(Some records)
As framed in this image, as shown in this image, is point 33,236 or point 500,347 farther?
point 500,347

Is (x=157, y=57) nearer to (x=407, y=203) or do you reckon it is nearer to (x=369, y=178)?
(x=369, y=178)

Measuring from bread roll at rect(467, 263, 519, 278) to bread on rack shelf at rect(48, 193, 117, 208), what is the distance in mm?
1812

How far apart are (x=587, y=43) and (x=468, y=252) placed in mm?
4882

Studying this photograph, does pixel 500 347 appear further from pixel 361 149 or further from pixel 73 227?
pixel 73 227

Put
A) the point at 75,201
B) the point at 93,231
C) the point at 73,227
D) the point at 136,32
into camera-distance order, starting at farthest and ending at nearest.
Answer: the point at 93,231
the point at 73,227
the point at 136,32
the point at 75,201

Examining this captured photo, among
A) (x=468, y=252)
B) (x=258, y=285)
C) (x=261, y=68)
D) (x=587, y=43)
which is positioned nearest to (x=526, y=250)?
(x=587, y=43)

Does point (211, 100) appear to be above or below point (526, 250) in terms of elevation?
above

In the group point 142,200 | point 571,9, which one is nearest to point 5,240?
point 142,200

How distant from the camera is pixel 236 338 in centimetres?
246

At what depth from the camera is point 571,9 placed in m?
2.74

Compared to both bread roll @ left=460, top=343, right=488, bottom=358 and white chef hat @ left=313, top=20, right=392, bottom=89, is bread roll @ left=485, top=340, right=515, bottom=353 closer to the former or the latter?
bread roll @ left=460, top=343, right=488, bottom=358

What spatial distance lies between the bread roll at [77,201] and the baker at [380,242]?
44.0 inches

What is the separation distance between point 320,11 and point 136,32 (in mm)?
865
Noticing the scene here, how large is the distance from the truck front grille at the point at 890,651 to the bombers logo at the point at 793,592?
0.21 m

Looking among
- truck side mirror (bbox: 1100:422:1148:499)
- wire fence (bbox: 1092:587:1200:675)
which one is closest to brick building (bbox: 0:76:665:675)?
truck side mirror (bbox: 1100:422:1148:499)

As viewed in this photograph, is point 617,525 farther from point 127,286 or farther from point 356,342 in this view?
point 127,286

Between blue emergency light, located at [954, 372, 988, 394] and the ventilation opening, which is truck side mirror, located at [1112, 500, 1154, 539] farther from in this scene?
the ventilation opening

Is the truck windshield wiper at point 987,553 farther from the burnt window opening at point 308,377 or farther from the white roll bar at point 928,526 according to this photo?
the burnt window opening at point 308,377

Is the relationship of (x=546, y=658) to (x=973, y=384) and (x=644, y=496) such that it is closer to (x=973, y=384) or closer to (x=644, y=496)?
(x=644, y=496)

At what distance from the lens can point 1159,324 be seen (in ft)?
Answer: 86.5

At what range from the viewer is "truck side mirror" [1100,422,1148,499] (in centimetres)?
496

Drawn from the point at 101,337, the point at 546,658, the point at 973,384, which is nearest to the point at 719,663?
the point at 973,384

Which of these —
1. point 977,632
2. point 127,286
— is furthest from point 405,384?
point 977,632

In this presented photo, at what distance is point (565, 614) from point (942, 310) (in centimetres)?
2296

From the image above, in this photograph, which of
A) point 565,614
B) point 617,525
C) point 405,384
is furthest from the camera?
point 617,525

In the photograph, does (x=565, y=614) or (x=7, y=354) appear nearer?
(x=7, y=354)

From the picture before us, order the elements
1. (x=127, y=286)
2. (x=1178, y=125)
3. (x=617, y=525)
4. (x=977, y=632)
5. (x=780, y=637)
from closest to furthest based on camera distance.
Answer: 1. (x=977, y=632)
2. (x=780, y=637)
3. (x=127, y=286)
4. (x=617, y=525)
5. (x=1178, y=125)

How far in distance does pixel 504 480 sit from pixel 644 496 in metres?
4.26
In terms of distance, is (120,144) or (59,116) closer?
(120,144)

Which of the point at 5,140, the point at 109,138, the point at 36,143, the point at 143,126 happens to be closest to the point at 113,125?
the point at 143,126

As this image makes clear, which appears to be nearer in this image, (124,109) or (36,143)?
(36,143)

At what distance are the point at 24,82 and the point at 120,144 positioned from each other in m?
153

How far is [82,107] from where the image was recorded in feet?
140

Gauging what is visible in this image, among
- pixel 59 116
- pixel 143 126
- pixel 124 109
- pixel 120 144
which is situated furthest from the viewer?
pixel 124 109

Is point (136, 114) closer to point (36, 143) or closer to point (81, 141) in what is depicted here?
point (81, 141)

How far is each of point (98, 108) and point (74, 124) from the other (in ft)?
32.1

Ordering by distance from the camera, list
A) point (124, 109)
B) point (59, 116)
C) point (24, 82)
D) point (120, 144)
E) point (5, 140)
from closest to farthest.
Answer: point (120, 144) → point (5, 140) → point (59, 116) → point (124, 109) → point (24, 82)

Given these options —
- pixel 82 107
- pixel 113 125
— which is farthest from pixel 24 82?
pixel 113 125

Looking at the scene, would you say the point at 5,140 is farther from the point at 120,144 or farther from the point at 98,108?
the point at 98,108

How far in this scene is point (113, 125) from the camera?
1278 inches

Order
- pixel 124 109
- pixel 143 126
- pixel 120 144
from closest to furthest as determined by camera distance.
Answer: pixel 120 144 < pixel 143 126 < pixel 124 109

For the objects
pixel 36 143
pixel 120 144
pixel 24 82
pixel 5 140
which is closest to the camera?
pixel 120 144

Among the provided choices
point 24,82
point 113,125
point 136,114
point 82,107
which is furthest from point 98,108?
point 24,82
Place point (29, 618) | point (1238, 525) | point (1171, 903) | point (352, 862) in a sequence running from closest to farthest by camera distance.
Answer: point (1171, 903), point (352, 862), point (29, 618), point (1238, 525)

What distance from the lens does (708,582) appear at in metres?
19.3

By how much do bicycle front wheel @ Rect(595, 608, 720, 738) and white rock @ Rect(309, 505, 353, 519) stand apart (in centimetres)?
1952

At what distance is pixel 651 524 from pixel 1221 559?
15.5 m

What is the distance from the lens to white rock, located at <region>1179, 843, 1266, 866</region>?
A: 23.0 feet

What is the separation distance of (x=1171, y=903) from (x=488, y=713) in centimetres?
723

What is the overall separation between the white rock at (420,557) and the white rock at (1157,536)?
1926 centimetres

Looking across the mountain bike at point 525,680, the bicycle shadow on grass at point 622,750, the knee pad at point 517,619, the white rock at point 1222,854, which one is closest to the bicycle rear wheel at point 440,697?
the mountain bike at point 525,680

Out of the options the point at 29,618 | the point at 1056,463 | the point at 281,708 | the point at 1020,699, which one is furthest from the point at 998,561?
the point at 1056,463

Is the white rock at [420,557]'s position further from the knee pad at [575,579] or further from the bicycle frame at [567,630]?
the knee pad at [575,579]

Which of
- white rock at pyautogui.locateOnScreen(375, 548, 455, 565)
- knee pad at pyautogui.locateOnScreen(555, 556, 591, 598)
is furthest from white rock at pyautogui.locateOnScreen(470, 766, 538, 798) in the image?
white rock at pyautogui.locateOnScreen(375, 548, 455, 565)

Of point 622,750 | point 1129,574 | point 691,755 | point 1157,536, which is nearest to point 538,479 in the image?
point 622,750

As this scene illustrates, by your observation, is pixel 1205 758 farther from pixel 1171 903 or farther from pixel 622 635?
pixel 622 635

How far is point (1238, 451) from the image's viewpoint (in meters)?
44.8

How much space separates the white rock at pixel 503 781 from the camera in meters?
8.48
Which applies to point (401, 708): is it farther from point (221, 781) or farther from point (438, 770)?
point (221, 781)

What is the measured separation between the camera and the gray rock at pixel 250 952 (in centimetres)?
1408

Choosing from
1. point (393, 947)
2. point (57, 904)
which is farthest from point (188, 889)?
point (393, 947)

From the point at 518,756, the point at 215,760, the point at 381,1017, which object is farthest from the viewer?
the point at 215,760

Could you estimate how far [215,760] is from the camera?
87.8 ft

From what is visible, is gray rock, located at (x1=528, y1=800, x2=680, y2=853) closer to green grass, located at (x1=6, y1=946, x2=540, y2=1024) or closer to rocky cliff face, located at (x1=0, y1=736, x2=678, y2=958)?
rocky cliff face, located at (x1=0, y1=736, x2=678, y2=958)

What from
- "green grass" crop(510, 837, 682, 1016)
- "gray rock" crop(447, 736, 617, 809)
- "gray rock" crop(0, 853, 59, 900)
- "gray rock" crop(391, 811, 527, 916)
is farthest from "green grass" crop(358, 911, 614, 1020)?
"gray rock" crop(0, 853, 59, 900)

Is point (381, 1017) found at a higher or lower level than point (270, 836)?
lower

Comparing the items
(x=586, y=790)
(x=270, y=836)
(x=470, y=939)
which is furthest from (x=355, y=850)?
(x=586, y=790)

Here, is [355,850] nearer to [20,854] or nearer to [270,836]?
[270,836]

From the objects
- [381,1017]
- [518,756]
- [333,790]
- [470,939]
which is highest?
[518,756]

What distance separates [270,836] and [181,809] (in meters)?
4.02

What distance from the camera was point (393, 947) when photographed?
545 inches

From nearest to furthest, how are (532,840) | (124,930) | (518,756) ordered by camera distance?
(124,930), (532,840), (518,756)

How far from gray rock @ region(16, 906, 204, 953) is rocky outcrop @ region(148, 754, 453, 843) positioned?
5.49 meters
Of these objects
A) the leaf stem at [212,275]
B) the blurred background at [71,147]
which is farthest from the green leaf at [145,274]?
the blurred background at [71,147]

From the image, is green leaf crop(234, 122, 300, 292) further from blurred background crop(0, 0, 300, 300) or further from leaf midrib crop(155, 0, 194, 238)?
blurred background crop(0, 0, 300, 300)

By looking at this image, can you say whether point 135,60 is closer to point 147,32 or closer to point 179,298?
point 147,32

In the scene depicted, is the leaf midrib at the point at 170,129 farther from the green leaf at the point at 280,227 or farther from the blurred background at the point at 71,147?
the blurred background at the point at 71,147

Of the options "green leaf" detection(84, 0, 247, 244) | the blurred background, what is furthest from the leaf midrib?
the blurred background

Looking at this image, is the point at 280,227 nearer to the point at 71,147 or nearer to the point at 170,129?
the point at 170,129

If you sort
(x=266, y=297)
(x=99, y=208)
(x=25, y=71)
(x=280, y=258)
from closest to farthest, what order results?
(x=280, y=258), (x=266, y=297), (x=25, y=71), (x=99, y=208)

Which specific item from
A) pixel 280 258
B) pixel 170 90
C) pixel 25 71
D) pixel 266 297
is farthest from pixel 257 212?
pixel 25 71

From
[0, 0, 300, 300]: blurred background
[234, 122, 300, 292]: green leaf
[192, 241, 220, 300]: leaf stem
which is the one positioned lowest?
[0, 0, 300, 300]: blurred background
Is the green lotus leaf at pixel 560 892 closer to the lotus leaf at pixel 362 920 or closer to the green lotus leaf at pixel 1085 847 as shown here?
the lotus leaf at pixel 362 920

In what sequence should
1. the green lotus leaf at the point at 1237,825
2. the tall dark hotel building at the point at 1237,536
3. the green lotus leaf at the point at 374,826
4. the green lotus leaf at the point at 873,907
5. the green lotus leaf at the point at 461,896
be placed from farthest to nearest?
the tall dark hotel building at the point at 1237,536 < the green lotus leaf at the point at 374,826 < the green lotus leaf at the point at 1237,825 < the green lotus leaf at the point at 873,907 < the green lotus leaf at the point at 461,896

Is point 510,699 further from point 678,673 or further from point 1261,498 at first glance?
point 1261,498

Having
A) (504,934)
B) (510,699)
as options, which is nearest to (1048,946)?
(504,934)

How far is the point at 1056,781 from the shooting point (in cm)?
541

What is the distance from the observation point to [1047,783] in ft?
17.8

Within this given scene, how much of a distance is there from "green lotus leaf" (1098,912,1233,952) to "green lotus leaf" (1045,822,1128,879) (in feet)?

Instruction: Reproduce only the lines running from the one with "Looking at this image, is" through the final line of the listing above, both ends included.

Output:
Looking at this image, is the point at 280,227 nearer to the point at 71,147 or nearer to the point at 170,129?
the point at 170,129

If you sort
(x=266, y=297)
(x=99, y=208)
(x=25, y=71)
(x=280, y=258)
from closest to farthest, what order results?
(x=280, y=258), (x=266, y=297), (x=25, y=71), (x=99, y=208)

Which specific item from
A) pixel 280 258
B) pixel 170 90
C) pixel 25 71
D) pixel 266 297
is farthest from pixel 257 212?
pixel 25 71

From
[0, 0, 300, 300]: blurred background
[234, 122, 300, 292]: green leaf
[192, 241, 220, 300]: leaf stem
which is the one positioned lowest?
[0, 0, 300, 300]: blurred background
Is the green lotus leaf at pixel 560 892 closer to the lotus leaf at pixel 362 920 or closer to the green lotus leaf at pixel 1085 847 as shown here?
the lotus leaf at pixel 362 920

In what sequence should
1. the green lotus leaf at the point at 1237,825
2. the tall dark hotel building at the point at 1237,536
3. the green lotus leaf at the point at 374,826
4. the green lotus leaf at the point at 873,907
5. the green lotus leaf at the point at 461,896
be placed from farthest to nearest?
the tall dark hotel building at the point at 1237,536 < the green lotus leaf at the point at 374,826 < the green lotus leaf at the point at 1237,825 < the green lotus leaf at the point at 873,907 < the green lotus leaf at the point at 461,896

Is point 510,699 further from point 678,673 or further from point 1261,498 at first glance?
point 1261,498

Having
A) (504,934)
B) (510,699)
as options, which is nearest to (1048,946)?
(504,934)

How far is the point at 1056,781 from the shooting point (in cm)?
541

What is the distance from the observation point to [1047,783] in ft?
17.8

Within this given scene, how much of a distance is there from "green lotus leaf" (1098,912,1233,952) to "green lotus leaf" (1045,822,1128,879) (in feet)?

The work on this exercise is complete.